Participants were randomized by age (≤55 and >55) and tamoxifen use (current vs. not used). The CMA was delivered by a trained nurse practitioner with a specialty in family and women’s health over a 4-month period and focused on structured symptom assessment of hot flashes, vaginal dryness, and stress urinary incontinence. After assessment, patients were provided with individualized education and counseling, psychosocial support, referrals, and individualized follow-up. Specific pharmacologic and behavioral interventions for the target symptoms were implemented to control symptoms based on treatment protocols developed by the NP and the study physician. The intervention group returned for a 2-month follow-up visit. The usual care group received a telephone call 2 months after baseline to ask about therapies used to manage their symptoms. Data was collected at baseline and 4 months. The usual care group was then able to take part in the CMA but no further data was collected.
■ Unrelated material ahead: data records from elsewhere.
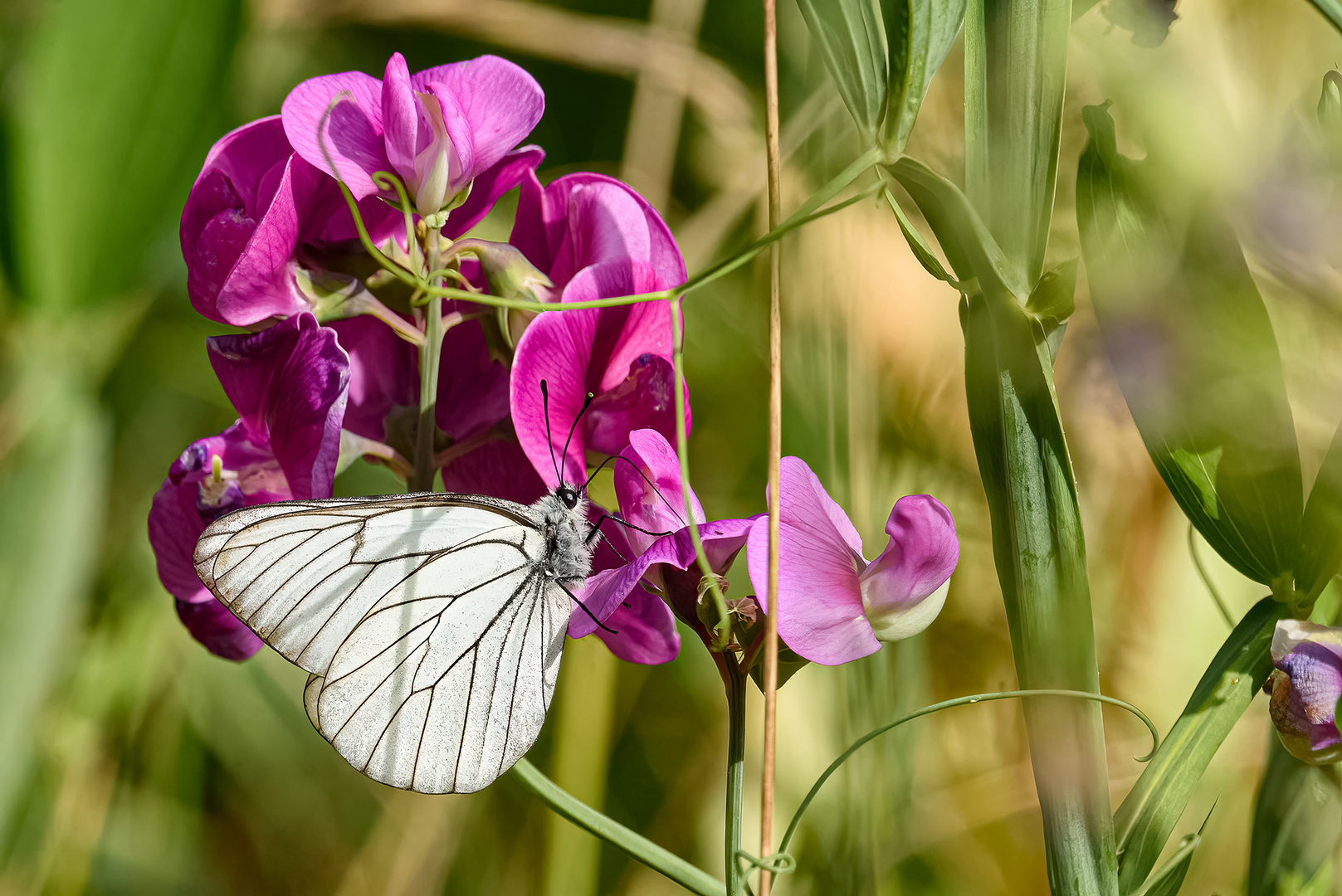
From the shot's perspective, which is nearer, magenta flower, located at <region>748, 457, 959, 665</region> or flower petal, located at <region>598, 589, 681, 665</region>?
magenta flower, located at <region>748, 457, 959, 665</region>

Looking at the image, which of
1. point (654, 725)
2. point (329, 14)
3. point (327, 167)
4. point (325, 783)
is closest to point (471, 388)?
point (327, 167)

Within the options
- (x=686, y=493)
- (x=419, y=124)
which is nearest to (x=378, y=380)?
(x=419, y=124)

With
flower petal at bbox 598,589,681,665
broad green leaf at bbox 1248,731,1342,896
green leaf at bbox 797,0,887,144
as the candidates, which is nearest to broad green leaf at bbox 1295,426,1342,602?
broad green leaf at bbox 1248,731,1342,896

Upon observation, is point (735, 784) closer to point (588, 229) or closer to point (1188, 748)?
point (1188, 748)

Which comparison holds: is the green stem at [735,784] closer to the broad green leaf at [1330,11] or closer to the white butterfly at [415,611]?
the white butterfly at [415,611]

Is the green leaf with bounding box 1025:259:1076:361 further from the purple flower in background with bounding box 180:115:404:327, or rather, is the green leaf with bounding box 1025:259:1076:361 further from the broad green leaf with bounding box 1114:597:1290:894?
the purple flower in background with bounding box 180:115:404:327

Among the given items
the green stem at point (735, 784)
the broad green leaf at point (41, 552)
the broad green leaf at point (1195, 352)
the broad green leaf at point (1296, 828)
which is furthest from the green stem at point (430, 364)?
the broad green leaf at point (41, 552)
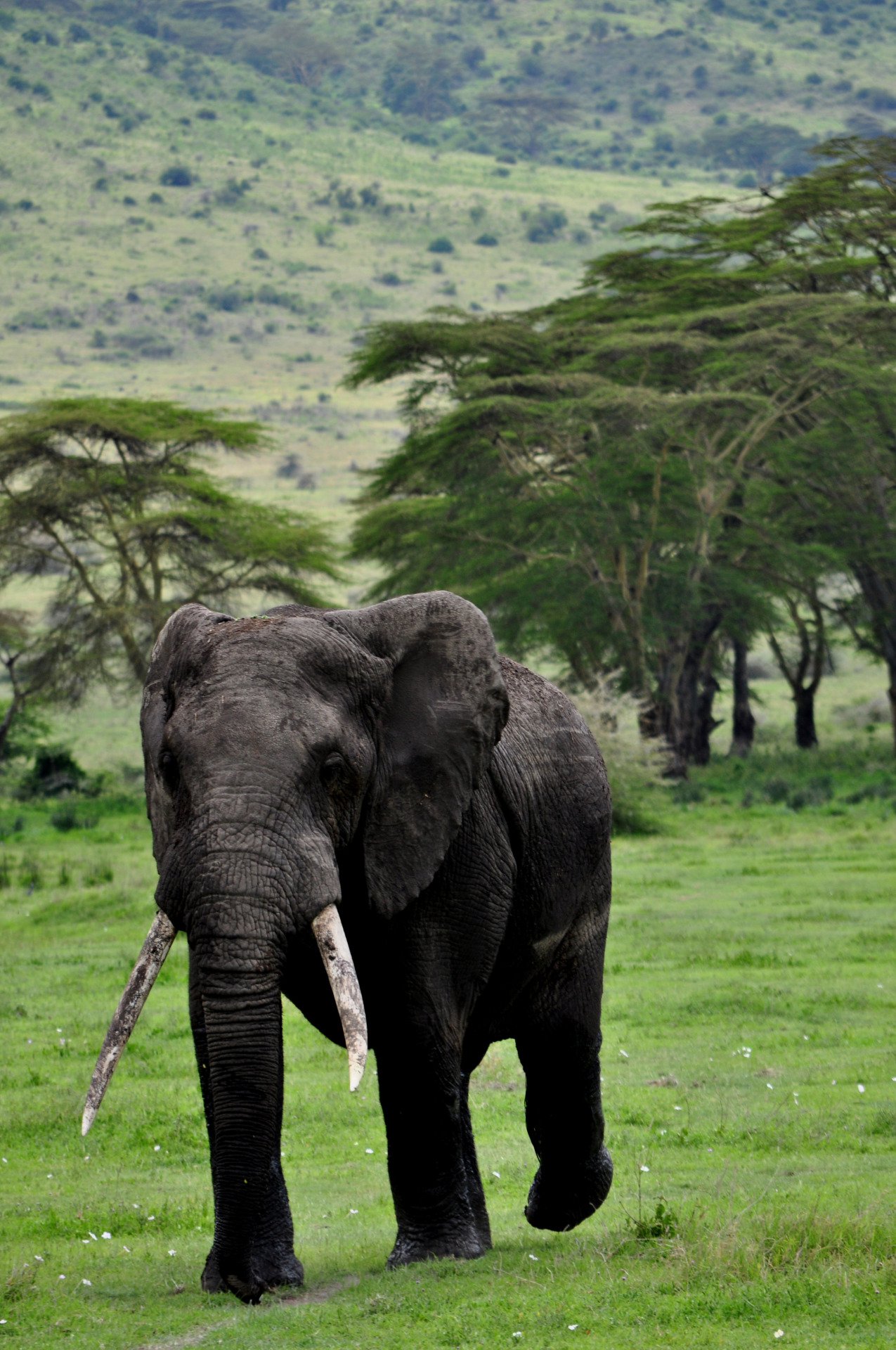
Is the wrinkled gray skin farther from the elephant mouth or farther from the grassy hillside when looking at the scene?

• The study enrolled 42 women with breast cancer.

• SITE:  Single site    
• SETTING TYPE : Outpatient    
• LOCATION: California/community recruitment

PHASE OF CARE: Late effects and survivorship

This was a randomized, controlled trial.

• Menopausal Symptom Scale Score (adapted from the Breast Cancer Prevention Trial Symptom Checklist)
• Vitality Scale from the RAND 36-item Health Survey (aka Medical Outcomes Study SF-36)
• Sexual Summary Scale from the Cancer Rehabilitation Evaluation (CARES)

97% of women in the study reported hot flashes at baseline, with no difference between groups. There was a significant difference in the menopause symptom scale (p=.0004), with women in the intervention group showing the most improvement in symptoms. There was no difference between groups in QOL (p=.77). The CMA group had significantly better sexual functioning at follow-up compared to the usual care group (p=.02). No specific data on improvement in hot flashes was provided. Only the overall symptom scale was reported.

CMA is an effective intervention to improve/reduce the number of menopausal symptoms in breast cancer survivors and to improve sexual function for these women.

Limitations of the study included:

• Small sample (< 100)
• Risk of bias (no blinding)
• Intervention expensive, impractical, or training needs
• Requires a specially trained nurse practitioner for the intervention

A nurse-led intervention to target menopausal symptoms is an effective way to reduce these symptoms in women who are survivors of breast cancer. However, the intervention may be too expensive or impractical given the training requirements of the intervention nurse and institutional guidelines on billable appointments.